Insomma, il messaggio che si vuole far passare è chiaro: C'è la crisi. Io, padrone, non ho nessuna intenzione di rimmetterci neanche un centesimo quindi riduco all'osso il costo del lavoro. Se ti sta bene, continua a produrre per la metà del tuo salario viceversa ti licenzio, assumo manodopera straniera a bassissimo costo oppure delocalizzo e tu vai a schiattare da un'altra parte.
Questo discorso, personaggi come il Ricolfi non possono capirlo. Questi individui che non vedono, o meglio non vogliono vedere, aldilà del proprio naso, gli stessi che dicono che il precariato (...flessibilità...) è un'opportunità...sì...dall'alto dei loro quattro-cinquemila euro al mese...
Questi gentiluomini che, seduti sulla loro comoda poltroncina di finta pelle e armati (non di lupara) di stilografica d'argento, sostengono quel genere di criminalità che ha scacciato gli extracomunitari da Rosarno (solo quelli che rifiutano la schiavitù, però!) e che concede al padrone Fiat di cassaintegrare Mirafiori e Melfi e di chiudere Termini Imerese.
"Eh...troppo facile prendersela sempre con lo Stato...", penserà qualcuno; "Si rimbocchino le maniche, quelli che vogliono lavorare...", dirà qualcun altro.
Bravi, filistei. Avete ragione (quella dei fessi, ma sempre ragione...).
Peccato che però questo metro di giudizio non venga utilizzato nei confronti di chi non paga i contributi pensionistici, di chi evade il fisco o di chi sposta la produzione in Polonia o in Tunisia perchè là il lavoro costa la metà.
A questi, i pennivendoli alla Ricolfi, riservano solo confortevoli tappeti di saliva.

2 commenti:

Simone ha detto...

Pienamente d'accordo, Uruk.
Probabilmente non converrai con me sulla mia idea di lavoro e di modello economico, ma entrambi siamo concordi nel condannare i maledetti sintomi del capitalismo attuale.

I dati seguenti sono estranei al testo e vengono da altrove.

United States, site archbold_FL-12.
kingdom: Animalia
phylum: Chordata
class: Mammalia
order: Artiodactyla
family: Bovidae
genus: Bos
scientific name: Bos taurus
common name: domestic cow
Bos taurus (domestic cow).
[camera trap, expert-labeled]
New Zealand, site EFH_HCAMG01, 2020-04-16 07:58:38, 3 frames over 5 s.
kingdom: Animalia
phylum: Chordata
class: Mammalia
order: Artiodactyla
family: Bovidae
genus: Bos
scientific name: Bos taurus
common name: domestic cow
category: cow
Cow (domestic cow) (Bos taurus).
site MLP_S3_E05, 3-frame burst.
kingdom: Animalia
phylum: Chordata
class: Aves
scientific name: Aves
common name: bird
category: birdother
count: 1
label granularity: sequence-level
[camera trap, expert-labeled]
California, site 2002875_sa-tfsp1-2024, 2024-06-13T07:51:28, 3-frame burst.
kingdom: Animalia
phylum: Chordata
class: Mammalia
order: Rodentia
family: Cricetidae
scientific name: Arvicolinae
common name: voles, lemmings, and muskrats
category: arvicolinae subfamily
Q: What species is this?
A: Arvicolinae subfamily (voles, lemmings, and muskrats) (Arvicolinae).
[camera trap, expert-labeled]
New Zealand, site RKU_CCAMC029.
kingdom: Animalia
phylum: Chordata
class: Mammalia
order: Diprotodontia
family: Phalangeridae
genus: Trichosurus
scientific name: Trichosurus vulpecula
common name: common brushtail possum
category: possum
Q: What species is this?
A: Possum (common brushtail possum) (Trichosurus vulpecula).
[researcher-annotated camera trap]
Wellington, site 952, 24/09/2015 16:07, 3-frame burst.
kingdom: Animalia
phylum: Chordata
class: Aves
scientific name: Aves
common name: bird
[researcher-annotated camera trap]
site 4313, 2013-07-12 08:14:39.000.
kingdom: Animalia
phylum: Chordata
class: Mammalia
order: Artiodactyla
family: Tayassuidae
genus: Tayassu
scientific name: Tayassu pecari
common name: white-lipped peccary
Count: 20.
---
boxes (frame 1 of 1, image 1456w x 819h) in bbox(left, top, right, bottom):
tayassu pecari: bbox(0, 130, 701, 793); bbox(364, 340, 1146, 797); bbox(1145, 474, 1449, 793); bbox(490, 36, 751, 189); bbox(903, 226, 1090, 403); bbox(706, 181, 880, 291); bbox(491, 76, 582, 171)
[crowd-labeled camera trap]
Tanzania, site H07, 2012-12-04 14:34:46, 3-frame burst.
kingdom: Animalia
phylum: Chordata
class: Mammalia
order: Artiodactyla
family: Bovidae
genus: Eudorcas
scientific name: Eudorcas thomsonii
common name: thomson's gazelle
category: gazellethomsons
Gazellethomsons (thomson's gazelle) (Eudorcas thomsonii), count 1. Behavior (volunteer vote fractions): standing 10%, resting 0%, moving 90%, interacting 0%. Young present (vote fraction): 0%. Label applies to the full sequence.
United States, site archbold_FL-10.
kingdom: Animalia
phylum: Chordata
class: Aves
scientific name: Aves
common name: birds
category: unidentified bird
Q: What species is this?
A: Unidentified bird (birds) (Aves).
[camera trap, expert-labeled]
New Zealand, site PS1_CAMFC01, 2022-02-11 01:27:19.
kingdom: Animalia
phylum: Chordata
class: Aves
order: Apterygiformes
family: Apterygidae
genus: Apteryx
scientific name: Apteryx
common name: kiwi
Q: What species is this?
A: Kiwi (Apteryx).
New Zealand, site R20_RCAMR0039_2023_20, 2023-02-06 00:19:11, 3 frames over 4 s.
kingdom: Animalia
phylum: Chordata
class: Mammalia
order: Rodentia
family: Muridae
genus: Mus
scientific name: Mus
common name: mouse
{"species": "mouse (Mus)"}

Quello che i pennivendoli come Ricolfi & co. non capiscono è che se la gente arriva ad avere un rapporto conflittuale con la ricerca di lavoro è perché il capitalismo ha distorto il lavoro stesso, riducendolo a oggetto di mercato (non a caso l'espressione "mercato del lavoro" secondo me orrenda e dagli effetti alienanti sulla persona).
In questo mercato il lavoratore è trattato alla stregua di un oggetto qualsiasi in vendita che, se meno vendibile perché costoso o di qualità inferiore, non trova nessuno disposto ad "acquistarlo" e finisce fuori gioco.

A presto, compagno!

UHZ ha detto...

E' vero, sono d'accordo con te. Gli esseri umani, noi, non sono, siamo, utensili.
Ma credo, non in maniera fatalista sia chiaro, che l'attuale modello sia destinato a non durare. I correttivi che dovranno applicare saranno grossi, se non si vuole rischiare il Caos.